LendingPoint essentially combines data and technology to create a proprietary model that brings additional dimensions to traditional credit analytics. And this model allows the company to obtain a more complete financial story of the customer and to approve customers who otherwise may have been overlooked by lenders with less robust and more traditional FICO-score dependent credit scoring models.

“From the beginning, our team has understood that building the commerce platform we envision requires offering stable, predictable performance for investors,” explained LendingPoint CEO and co-founder Tom Burnside. “Today’s announcement demonstrates investor confidence in our ability to predict risk both online direct to consumer and at the point of sale. As we continue to build out the platform, we will not lose sight of the need to maintain healthy margins in all of the products and services we offer.”

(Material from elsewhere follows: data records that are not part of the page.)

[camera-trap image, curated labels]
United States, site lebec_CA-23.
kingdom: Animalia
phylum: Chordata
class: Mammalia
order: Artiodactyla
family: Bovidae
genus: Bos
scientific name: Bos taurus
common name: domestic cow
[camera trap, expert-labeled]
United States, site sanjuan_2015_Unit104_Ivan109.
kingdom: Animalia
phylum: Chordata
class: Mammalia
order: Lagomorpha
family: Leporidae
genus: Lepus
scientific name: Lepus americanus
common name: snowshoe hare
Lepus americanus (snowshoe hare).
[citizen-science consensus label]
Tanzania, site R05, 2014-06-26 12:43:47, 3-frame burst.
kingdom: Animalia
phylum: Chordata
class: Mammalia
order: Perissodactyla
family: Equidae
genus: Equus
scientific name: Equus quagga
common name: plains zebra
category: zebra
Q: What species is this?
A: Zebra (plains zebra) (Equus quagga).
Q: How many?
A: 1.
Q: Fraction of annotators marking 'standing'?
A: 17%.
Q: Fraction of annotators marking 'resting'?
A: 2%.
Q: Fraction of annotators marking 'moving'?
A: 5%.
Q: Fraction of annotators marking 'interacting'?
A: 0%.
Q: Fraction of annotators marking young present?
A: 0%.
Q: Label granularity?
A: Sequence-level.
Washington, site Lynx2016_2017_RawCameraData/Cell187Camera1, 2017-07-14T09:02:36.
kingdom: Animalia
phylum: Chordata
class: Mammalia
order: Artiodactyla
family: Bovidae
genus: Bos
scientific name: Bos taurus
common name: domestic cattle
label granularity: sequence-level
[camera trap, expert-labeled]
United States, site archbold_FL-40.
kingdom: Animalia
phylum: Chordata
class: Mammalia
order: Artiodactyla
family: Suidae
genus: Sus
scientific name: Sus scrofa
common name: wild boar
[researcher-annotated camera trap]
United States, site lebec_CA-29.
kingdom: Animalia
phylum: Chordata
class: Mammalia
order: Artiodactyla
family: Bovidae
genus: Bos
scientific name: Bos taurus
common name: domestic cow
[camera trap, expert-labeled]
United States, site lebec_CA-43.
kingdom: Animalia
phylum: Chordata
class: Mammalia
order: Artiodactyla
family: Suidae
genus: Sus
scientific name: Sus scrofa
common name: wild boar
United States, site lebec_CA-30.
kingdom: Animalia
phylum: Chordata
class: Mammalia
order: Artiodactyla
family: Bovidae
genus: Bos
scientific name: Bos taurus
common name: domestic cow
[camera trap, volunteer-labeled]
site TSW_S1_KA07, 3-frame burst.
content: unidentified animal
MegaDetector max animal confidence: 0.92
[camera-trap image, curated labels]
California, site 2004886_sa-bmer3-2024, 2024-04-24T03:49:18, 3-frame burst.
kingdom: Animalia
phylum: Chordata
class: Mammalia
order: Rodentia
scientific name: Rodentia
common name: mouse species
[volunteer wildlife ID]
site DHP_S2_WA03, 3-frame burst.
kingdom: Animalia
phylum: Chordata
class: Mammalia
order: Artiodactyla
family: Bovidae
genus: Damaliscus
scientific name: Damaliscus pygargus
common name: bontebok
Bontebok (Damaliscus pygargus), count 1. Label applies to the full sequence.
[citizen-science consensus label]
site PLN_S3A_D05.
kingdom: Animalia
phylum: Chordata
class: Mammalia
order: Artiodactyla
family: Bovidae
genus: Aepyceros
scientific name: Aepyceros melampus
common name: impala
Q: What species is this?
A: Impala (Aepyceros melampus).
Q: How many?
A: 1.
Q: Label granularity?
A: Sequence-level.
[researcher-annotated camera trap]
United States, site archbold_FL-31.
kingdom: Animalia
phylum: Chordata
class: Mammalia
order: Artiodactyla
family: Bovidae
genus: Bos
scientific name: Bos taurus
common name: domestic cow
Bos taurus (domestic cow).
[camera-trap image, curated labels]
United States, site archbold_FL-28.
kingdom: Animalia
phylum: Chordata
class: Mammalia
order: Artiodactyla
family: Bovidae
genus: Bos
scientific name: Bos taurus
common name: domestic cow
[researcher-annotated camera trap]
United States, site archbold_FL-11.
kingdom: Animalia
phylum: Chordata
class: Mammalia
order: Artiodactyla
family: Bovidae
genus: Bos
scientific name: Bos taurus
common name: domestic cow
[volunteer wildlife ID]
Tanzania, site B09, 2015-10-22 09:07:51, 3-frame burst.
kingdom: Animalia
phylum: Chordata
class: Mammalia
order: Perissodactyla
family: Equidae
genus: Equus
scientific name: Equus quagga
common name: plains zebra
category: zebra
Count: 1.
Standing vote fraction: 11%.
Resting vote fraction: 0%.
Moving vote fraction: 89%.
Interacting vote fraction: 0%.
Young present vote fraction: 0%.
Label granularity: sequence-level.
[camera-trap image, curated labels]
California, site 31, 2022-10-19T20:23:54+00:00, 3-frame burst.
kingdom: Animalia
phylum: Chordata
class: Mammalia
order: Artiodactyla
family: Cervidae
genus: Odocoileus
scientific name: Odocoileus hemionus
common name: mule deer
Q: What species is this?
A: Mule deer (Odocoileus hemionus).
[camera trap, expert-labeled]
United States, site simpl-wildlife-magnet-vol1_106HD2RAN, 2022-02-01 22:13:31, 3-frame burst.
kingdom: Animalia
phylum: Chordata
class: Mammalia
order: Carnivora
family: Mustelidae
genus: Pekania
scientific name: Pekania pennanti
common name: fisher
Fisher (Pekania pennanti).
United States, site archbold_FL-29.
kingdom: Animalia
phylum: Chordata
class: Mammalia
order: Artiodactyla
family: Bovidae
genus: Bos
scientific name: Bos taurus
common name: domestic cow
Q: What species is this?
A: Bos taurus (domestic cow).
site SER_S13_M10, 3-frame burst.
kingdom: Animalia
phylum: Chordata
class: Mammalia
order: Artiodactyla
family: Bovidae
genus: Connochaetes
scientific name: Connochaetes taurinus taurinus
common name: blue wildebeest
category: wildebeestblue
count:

The offered loan sizes range from $500 to $26,500 with terms from 24 to 51 months. And so whether a customer is planning a dream vacation or a dream wedding, a home renovation, a cross-country move, or need access to funds for debt consolidation or medical expenses, LendingPoint responds to its customers in a matter of seconds with loan offers that meet their needs and provide transparent terms thus taking the guesswork out of repayment.

“We are in the business of revolutionizing and democratizing commerce,” Burnside added. “We started by using data and technology to tell unique credit stories — looking at people’s potential, not just their past. We then moved to point of sale financing to help most consumers with alternatives to credit card revolving debt and compound interest. Even as we provide more data, tools, and services to transform commerce, we will always take care to make credit fair again for a huge segment of the population who are deserving — yet underserved.”